■ DATASET RECORDS
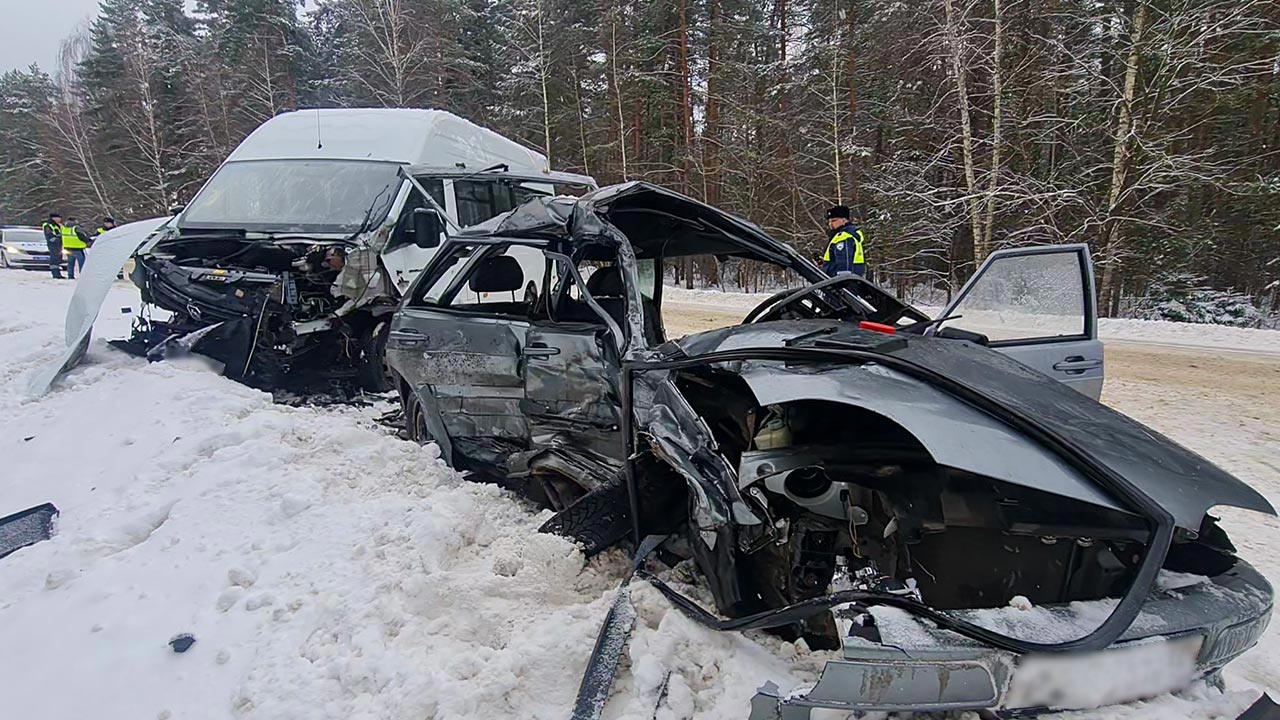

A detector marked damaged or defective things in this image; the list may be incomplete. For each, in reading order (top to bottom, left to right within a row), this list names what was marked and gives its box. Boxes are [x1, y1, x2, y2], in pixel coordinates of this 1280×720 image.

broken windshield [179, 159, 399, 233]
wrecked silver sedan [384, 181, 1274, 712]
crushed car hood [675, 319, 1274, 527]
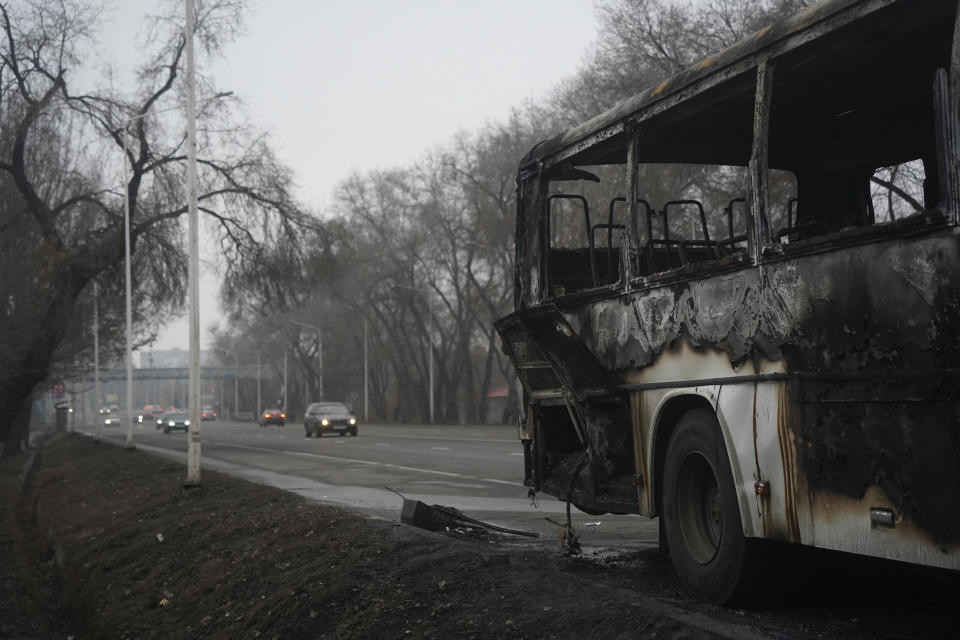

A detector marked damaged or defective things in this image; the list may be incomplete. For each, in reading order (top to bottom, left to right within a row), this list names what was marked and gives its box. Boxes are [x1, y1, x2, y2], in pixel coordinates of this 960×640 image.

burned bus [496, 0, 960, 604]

■ BRIEF
Transcribe the listing word for word, starting at the line containing "this 960×640 image." and ending with the last line of the listing.

■ WRITTEN REPLY
A detector marked damaged or defective things in this image; the list may be incomplete. For each, in reading order (top to bottom, left to right within a row), this list names what was marked and gives its box. Boxes are [x1, y1, x2, y2], in pixel coordinates of this 960×640 image.

burned bus [496, 0, 960, 604]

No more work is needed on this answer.